Even without having given birth to her child, the bond of attachment develops between parents and adopted children.
Just as in biological parenthood, adoption is a meeting between the child and his parents whose attachment can be obvious or build up over time. Preparing this moment on both sides makes it easier to build.
The importance of preparation
As for the adoptive parents, the delay of several months between the request for approval and its obtaining can sometimes be experienced as a real psychological pregnancy which prepares them to welcome their future child. This time, which can be long for some, allows you to prepare both materially and psychically and finally to make yourself available for the meeting to come.
For children, preparation is also essential in the institution in which they are placed. Whether it’s the nursery nurses or the educators, talking to the child about his future adoption, according to his age, in a simple way and with understandable words, allows him to answer his questions and accompany him in this important step. which consists not only of leaving one’s place of residence but also of projecting oneself with one’s new family.
Setting up a secure attachment
An attachment considered “good” is a secure attachment that allows the child to find within himself sufficient resources to trust and accept the benevolence of a stranger. It is generally around 12 to 18 months that this attachment is built, often weakened by abandonment.
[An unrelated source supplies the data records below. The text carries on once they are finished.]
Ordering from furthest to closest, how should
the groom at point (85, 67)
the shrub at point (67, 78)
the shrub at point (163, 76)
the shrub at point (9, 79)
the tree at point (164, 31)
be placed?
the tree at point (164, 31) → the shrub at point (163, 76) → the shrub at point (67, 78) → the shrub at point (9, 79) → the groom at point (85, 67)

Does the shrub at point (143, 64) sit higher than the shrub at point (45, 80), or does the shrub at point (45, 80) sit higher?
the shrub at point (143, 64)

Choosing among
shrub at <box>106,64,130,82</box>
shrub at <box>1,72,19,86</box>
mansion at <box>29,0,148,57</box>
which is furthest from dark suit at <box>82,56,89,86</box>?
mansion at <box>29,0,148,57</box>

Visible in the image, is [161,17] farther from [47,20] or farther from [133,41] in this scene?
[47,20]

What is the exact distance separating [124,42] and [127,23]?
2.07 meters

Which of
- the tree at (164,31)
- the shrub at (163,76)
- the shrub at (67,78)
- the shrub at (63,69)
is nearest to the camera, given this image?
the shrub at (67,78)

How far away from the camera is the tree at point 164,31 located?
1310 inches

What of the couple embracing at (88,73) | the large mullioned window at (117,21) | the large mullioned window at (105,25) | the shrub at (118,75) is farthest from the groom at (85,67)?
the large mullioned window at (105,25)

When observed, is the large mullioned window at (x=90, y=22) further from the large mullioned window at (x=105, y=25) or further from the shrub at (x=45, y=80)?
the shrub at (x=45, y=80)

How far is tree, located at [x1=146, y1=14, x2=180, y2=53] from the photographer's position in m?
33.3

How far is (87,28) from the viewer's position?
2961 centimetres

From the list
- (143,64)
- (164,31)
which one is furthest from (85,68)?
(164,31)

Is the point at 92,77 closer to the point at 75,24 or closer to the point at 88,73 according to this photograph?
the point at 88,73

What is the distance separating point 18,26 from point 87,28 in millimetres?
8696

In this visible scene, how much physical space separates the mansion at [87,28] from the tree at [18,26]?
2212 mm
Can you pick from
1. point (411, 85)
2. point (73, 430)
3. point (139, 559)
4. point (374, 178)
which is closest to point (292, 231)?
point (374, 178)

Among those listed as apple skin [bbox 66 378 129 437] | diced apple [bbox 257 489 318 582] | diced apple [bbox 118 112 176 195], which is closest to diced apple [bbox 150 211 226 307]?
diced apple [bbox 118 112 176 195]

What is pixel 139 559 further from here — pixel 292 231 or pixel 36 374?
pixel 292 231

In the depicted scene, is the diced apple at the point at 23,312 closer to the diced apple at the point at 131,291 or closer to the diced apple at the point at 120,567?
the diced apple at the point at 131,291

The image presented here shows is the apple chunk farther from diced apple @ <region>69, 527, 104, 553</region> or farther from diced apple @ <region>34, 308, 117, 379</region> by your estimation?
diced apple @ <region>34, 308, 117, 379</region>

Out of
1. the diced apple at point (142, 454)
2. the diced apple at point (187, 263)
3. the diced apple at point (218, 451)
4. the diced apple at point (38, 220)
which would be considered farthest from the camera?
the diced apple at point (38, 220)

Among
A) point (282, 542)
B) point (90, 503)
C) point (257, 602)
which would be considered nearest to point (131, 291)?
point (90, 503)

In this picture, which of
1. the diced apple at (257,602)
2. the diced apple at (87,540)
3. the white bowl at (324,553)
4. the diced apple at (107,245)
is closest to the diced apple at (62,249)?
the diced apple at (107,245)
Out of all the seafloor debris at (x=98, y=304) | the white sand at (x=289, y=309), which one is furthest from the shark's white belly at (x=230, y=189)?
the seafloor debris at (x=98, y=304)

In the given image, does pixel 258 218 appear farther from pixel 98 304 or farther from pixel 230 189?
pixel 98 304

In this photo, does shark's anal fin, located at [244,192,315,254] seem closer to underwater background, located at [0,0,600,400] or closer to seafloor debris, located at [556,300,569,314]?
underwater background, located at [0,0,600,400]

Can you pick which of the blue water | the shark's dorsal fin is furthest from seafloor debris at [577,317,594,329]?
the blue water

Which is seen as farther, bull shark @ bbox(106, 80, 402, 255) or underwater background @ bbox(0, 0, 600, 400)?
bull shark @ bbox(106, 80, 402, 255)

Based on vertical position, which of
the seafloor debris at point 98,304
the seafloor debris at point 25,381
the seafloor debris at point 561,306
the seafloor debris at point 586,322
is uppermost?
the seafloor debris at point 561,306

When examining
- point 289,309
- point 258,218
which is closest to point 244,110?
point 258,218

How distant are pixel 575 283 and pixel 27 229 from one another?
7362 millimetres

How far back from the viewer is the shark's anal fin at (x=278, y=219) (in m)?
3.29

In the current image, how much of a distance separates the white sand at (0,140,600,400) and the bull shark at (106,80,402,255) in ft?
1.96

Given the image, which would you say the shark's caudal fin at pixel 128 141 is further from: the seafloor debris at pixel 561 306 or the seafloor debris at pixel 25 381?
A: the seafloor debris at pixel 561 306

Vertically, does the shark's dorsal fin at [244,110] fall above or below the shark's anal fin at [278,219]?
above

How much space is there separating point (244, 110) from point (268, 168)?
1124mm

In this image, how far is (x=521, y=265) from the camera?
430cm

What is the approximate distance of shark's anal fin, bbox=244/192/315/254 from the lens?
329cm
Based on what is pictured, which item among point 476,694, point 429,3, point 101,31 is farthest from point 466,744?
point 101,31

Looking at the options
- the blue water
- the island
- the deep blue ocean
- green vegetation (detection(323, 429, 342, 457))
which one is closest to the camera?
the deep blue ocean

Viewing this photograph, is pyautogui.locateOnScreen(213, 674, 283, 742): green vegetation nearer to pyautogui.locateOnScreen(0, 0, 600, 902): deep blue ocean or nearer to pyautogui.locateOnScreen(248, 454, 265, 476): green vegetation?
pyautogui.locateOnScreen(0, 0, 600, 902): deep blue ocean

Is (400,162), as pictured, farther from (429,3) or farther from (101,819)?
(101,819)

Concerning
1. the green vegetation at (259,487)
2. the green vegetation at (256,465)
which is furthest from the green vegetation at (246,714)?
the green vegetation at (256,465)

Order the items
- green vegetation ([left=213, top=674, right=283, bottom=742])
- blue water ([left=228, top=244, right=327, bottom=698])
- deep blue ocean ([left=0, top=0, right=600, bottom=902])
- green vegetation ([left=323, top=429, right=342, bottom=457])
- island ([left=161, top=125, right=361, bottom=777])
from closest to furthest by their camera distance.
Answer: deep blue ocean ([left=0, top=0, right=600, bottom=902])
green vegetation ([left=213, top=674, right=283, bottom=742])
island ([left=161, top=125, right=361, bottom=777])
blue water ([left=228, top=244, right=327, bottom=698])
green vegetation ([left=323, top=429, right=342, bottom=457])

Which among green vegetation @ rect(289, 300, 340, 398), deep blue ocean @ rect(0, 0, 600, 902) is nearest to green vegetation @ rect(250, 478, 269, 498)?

If for some the attachment is obvious from the moment they meet, the longer the child will have been deprived of official parents or parental figures, the more time it will take for them to build with their adoptive parents. The bond of trust must thus be built on both sides so that the child feels sufficiently secure and lets go of the family relationship.
Find out more: “Attachment and adoption: Practical tools for parents” by Deborah Gray and Johanne Lemieux, De Boeck editions.